Shopify / camus

Kafka->HDFS pipeline from LInkedIn. It is a mapreduce job that does distributed data loads out of Kafka.
7 stars 4 forks source link

Lad monitor #65

Closed dterror-zz closed 8 years ago

dterror-zz commented 8 years ago

This adds a new job that will check for late-arriving-data[1] in our Camus drops and will fail (and alert) if it finds any case.

[1] we're defining late-arriving-data as data (not metadata) that has been written after the _IMPORTED flag has been added to the folder.

@drdee

dterror-zz commented 8 years ago

@drdee :ship: ?

drdee commented 8 years ago

Discussed this off-line, :ship:

yagnik commented 8 years ago

Have we looked at the new importers of confluent, do they handle this scenario better ?

dterror-zz commented 8 years ago

We haven't looked extensibly, we'll be able to take them for a spin once we updated the cluster.

How are you doing, man?

yagnik commented 8 years ago

I really feel that given the cheap cost of storage pretty much all cluster updates shuold move to coreos style, aka update on different partition and swap including all the configs. (partially unrelated rant)
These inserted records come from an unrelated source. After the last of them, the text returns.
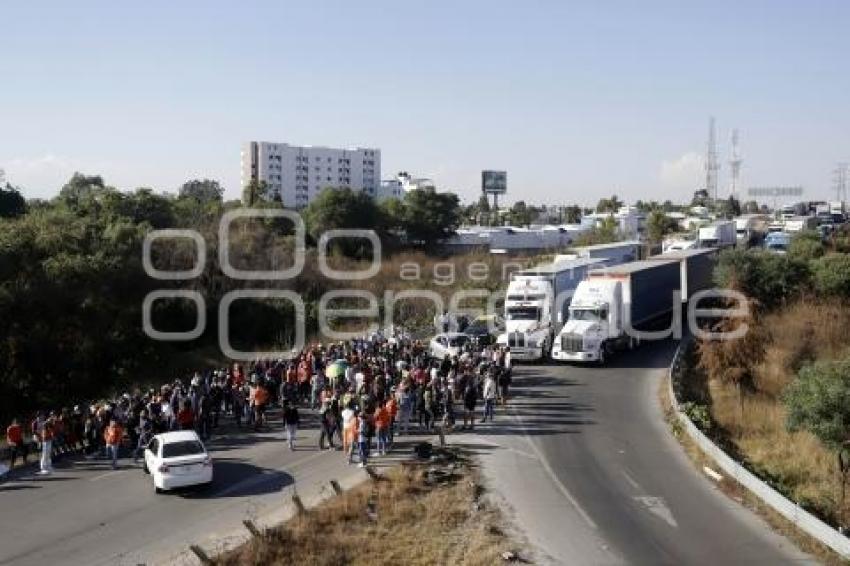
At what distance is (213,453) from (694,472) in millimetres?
12020

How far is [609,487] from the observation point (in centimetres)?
1886

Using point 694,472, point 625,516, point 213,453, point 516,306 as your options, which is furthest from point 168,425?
point 516,306

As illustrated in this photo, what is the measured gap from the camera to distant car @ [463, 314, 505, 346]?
38219 mm

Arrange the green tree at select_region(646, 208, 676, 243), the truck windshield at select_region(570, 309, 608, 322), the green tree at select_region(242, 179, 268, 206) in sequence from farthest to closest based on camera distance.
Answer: the green tree at select_region(646, 208, 676, 243) → the green tree at select_region(242, 179, 268, 206) → the truck windshield at select_region(570, 309, 608, 322)

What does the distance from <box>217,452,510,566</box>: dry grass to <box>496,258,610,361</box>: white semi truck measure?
16329 mm

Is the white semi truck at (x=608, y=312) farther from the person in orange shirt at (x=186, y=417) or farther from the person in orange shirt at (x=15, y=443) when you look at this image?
the person in orange shirt at (x=15, y=443)

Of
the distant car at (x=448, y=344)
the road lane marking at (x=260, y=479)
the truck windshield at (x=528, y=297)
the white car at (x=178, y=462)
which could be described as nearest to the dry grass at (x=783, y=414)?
the truck windshield at (x=528, y=297)

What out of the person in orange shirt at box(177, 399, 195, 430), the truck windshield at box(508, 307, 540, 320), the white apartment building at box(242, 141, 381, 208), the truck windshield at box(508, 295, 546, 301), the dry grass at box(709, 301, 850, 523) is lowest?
the dry grass at box(709, 301, 850, 523)

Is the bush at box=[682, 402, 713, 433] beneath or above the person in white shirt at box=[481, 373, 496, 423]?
beneath

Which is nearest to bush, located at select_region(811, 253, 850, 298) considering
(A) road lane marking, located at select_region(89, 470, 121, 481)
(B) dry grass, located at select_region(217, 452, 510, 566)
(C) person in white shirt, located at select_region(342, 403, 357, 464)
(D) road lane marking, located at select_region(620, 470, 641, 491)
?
(D) road lane marking, located at select_region(620, 470, 641, 491)

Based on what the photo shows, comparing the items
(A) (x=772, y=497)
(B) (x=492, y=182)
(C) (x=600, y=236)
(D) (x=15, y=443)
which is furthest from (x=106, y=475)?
(B) (x=492, y=182)

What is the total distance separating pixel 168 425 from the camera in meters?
22.0

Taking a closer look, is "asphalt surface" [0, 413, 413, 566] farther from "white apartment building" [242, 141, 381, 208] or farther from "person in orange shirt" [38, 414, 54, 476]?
"white apartment building" [242, 141, 381, 208]

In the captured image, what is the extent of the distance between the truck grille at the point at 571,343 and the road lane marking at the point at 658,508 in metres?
16.1
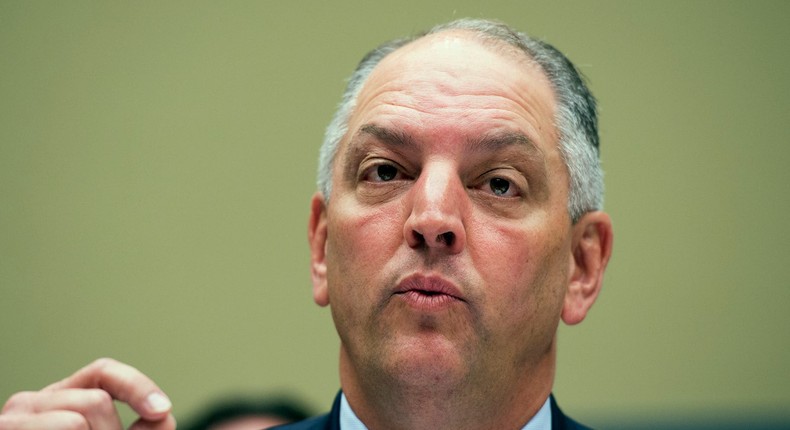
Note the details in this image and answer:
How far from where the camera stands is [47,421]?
1520 millimetres

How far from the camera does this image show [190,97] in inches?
162

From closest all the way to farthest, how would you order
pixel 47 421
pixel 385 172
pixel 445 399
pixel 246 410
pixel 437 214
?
pixel 47 421, pixel 437 214, pixel 445 399, pixel 385 172, pixel 246 410

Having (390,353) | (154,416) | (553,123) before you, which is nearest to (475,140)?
(553,123)

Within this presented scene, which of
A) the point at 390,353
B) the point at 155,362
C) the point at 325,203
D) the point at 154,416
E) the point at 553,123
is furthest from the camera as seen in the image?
the point at 155,362

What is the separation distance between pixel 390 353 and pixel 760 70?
9.90ft

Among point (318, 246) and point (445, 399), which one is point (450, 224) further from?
point (318, 246)

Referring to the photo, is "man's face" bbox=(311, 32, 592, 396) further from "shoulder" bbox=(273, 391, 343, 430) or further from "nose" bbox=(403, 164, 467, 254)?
"shoulder" bbox=(273, 391, 343, 430)

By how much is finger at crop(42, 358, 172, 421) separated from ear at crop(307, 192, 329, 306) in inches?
25.7

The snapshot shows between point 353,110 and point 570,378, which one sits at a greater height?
point 353,110

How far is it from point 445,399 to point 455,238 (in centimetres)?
33

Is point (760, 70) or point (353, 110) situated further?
point (760, 70)

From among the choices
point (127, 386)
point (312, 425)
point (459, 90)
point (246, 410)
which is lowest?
point (246, 410)

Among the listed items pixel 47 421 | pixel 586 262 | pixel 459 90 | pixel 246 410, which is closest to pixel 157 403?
pixel 47 421

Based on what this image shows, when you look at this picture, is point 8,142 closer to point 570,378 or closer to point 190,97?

I'm doing well! how's everything there ? I was chatting with @drdee yesterday and he was telling me about the beautiful land of data and how instafacts is the seed to the new world order. You guys need to really rename instafacts, it's a shit name

dterror-zz commented 8 years ago

haha you're absolutely right, but now everyone's using it and we're stuck with this.

Are you working with Coreos stuff? I'd love to hear that, we have to chat sometime outside of Github comments.